Recast the items below as a Markdown table with the columns Row and Line, starting with the line containing "Comparing the thin" and going on through the last line of the items. Give each line its own numbered row and leave out blank lines.

### Supplied information

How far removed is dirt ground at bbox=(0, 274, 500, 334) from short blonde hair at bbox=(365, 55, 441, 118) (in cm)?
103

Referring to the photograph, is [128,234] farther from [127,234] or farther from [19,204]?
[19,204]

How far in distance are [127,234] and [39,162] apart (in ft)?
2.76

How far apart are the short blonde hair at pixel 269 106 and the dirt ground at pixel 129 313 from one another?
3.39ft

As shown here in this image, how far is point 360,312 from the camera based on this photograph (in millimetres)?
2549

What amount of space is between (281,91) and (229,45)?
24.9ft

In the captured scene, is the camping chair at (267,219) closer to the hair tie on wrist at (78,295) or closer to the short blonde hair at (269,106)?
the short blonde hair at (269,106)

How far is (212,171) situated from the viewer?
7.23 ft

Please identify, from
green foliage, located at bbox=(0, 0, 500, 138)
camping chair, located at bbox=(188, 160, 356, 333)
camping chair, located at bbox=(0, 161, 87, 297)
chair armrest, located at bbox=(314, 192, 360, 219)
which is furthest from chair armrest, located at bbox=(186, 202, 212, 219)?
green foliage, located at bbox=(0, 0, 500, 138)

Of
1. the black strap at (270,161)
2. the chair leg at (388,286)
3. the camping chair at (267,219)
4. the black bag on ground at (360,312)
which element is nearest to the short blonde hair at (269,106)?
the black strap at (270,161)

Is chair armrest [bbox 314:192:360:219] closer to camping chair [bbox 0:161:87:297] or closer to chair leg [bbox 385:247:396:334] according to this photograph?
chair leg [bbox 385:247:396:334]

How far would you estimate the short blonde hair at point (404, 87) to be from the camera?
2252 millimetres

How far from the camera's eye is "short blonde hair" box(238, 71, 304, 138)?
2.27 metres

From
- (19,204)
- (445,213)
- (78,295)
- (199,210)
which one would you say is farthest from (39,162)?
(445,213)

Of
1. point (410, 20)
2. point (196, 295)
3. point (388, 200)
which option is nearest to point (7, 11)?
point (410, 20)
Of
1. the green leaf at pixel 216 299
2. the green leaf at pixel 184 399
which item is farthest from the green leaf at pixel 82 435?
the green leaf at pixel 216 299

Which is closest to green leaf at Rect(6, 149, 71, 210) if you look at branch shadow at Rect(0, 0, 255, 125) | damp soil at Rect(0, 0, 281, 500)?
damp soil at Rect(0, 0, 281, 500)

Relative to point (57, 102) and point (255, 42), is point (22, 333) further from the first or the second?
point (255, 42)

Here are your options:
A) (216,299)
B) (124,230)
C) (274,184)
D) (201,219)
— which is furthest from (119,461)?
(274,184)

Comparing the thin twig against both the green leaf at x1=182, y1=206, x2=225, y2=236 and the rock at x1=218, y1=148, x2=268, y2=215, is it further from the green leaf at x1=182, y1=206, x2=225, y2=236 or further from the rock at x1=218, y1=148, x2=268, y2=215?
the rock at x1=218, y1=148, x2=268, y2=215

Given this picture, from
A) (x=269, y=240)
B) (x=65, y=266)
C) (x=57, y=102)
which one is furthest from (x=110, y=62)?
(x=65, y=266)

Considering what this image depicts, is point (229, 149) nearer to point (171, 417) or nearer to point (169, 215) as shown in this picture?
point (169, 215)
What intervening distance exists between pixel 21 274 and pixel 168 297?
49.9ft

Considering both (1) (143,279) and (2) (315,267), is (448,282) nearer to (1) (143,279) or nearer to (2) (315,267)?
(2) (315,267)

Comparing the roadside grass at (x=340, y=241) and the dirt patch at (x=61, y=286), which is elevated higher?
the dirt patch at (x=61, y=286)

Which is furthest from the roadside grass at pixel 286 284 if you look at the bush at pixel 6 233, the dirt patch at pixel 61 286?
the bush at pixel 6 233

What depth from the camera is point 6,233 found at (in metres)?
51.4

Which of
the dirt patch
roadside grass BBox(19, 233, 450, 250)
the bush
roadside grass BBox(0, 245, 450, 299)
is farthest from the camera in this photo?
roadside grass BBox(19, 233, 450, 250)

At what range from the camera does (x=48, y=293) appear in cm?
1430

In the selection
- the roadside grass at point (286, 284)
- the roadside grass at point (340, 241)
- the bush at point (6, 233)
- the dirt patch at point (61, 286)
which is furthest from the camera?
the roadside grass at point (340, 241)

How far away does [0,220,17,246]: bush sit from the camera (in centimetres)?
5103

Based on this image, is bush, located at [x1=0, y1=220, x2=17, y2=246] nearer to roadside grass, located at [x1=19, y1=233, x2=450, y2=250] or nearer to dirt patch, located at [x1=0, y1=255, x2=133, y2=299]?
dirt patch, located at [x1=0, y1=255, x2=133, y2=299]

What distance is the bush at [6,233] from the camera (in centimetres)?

######

:: Output below ::
| Row | Line |
|---|---|
| 1 | Comparing the thin twig against both the green leaf at x1=182, y1=206, x2=225, y2=236 and the rock at x1=218, y1=148, x2=268, y2=215, is it further from the green leaf at x1=182, y1=206, x2=225, y2=236 or further from the rock at x1=218, y1=148, x2=268, y2=215? |
| 2 | the rock at x1=218, y1=148, x2=268, y2=215 |
| 3 | Given this picture, from |
| 4 | A) (x=269, y=240) |
| 5 | B) (x=65, y=266) |
| 6 | C) (x=57, y=102) |
| 7 | which one is furthest from (x=110, y=62)? |
| 8 | (x=65, y=266) |
| 9 | Considering what this image depicts, is point (229, 149) nearer to point (171, 417) or nearer to point (169, 215) as shown in this picture? |
| 10 | point (169, 215) |
| 11 | What intervening distance exists between pixel 21 274 and pixel 168 297? |
| 12 | 49.9ft |
| 13 | Considering both (1) (143,279) and (2) (315,267), is (448,282) nearer to (1) (143,279) or nearer to (2) (315,267)? |
| 14 | (2) (315,267) |
| 15 | Comparing the roadside grass at (x=340, y=241) and the dirt patch at (x=61, y=286), which is elevated higher? |
| 16 | the dirt patch at (x=61, y=286) |
| 17 | Which is furthest from the roadside grass at pixel 286 284 if you look at the bush at pixel 6 233, the dirt patch at pixel 61 286? |
| 18 | the bush at pixel 6 233 |
| 19 | What depth from the camera is point 6,233 found at (in metres)? |
| 20 | 51.4 |
| 21 | Which of |
| 22 | the dirt patch |
| 23 | roadside grass BBox(19, 233, 450, 250) |
| 24 | the bush |
| 25 | roadside grass BBox(0, 245, 450, 299) |
| 26 | is farthest from the camera in this photo? |
| 27 | roadside grass BBox(19, 233, 450, 250) |
| 28 | At what range from the camera does (x=48, y=293) appear in cm? |
| 29 | 1430 |
| 30 | In the selection |
| 31 | - the roadside grass at point (286, 284) |
| 32 | - the roadside grass at point (340, 241) |
| 33 | - the bush at point (6, 233) |
| 34 | - the dirt patch at point (61, 286) |
| 35 | which is furthest from the camera? |
| 36 | the roadside grass at point (340, 241) |
| 37 | How far away does [0,220,17,246]: bush sit from the camera (in centimetres)? |
| 38 | 5103 |
| 39 | Based on this image, is bush, located at [x1=0, y1=220, x2=17, y2=246] nearer to roadside grass, located at [x1=19, y1=233, x2=450, y2=250] or nearer to dirt patch, located at [x1=0, y1=255, x2=133, y2=299]? |
| 40 | dirt patch, located at [x1=0, y1=255, x2=133, y2=299] |
| 41 | What distance is the bush at [6,233] from the camera (in centimetres)? |